ValueError if file_name does not have ‘.cmd’ extension.

writeStructures(file_name='rmsd.mae', mode='w')

Writes the reference and test structures to file.

Parameters
  • file_name (string) – Path of the structure file to write.

  • mode (string) – ‘w’ => write, clobber as needed ‘a’ => append

schrodinger.structutils.rmsd.cealign(st_refe, st_mobi, atlist_refe=None, atlist_mobi=None, transform_mobile=True, window_size=8, max_gap=30, use_guide=True)

Align two structures using the CEAlign method.

Parameters
  • st_refe (structure.Structure) – Reference structure, always remains fixed.

  • st_mobi (structure.Structure) – Mobile structure to be aligned onto the reference.

  • atlist_refe (list(int)) – List of atom indices from reference structure to be used for the alignment and superposition. If None, depending on the value of use_guide, includes either all guide atoms or all heavy atoms in the structure.
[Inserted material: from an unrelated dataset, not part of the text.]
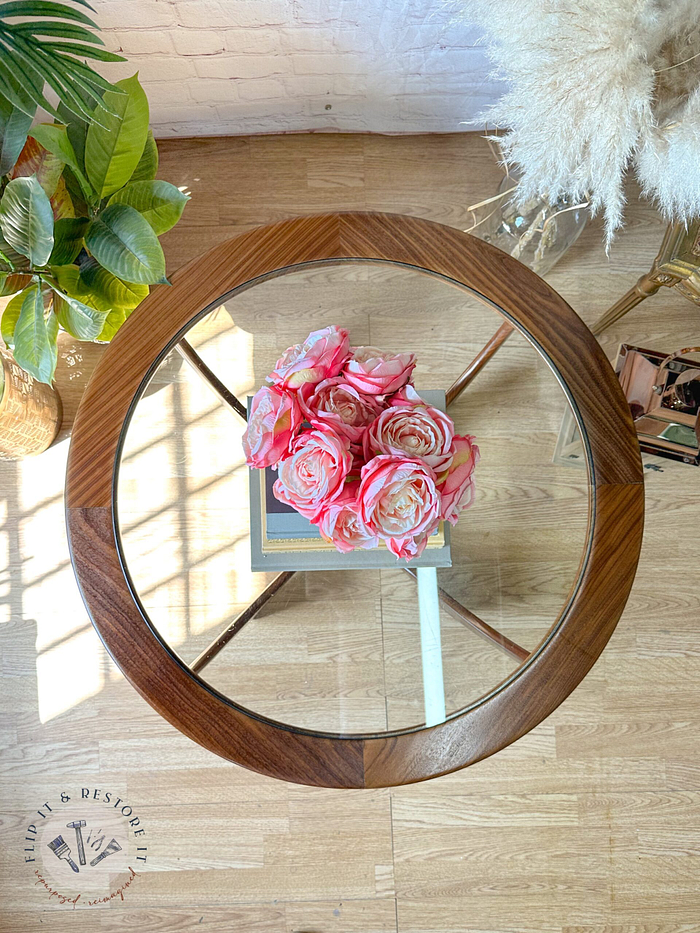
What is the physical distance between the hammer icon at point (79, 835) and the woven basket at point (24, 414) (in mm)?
751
  • atlist_mobi (list(int)) – List of atom indices from mobile structure to be used for the alignment and superposition. If None, depending on the value of use_guide, includes either all guide atoms or all heavy atoms in the structure.
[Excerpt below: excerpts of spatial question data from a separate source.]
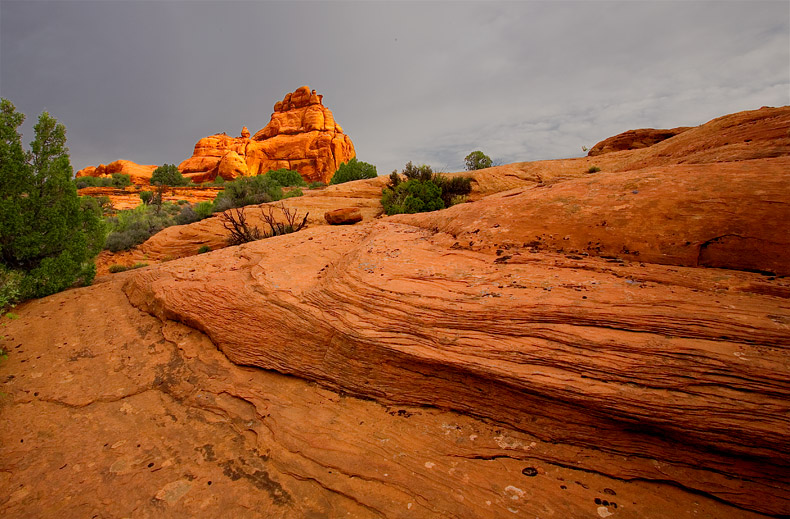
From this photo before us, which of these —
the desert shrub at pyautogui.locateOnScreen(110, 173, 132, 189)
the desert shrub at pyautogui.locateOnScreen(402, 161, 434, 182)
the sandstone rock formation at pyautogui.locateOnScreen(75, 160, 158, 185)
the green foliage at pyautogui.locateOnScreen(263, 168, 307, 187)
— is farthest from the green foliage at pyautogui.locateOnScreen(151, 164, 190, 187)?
the desert shrub at pyautogui.locateOnScreen(402, 161, 434, 182)

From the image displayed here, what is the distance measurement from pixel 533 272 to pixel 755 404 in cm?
228

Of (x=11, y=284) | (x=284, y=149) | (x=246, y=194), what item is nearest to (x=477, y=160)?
(x=246, y=194)

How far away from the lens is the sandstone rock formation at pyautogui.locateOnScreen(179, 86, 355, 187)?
66.7 metres

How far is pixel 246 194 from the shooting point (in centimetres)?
2133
  • transform_mobile (bool) – If True (default), the coordinates of the mobile structure will be modified after calculating the optimal alignment.

  • window_size (float) – CE algorithm parameter. Defines the length of fragments to be used for the alignment. Shorter values may yield more accurate alignments, up to a certain point, at the expense of computation time. Default is 8, as defined in the original publication.

  • max_gap (float) – CE algorithm parameter. Size of maximum gap allowed between two aligned fragment pairs, in number of residues. Short values yield faster computation times, but might prevent similar fragments from being found by the algorithm. Default is 30, as defined in the original publication and found to be a reasonable compromise between computational cost and alignment quality.

  • use_guide (bool) – Use guide atoms to calculate the optimal alignment. Guide atoms depend on the molecule type: C-alpha for protein, C4’ for nucleic acid. If use_guide is False, will use all heavy atoms, which degrades performance of the algorithm without significant increase in accuracy.

Return type

Alignment

Returns

a named tuple with the RMSD (in Angstrom) between the two structures after superposition, the alignment length, a mapping of the aligned residues, and the transform matrix as a 4x4 numpy array.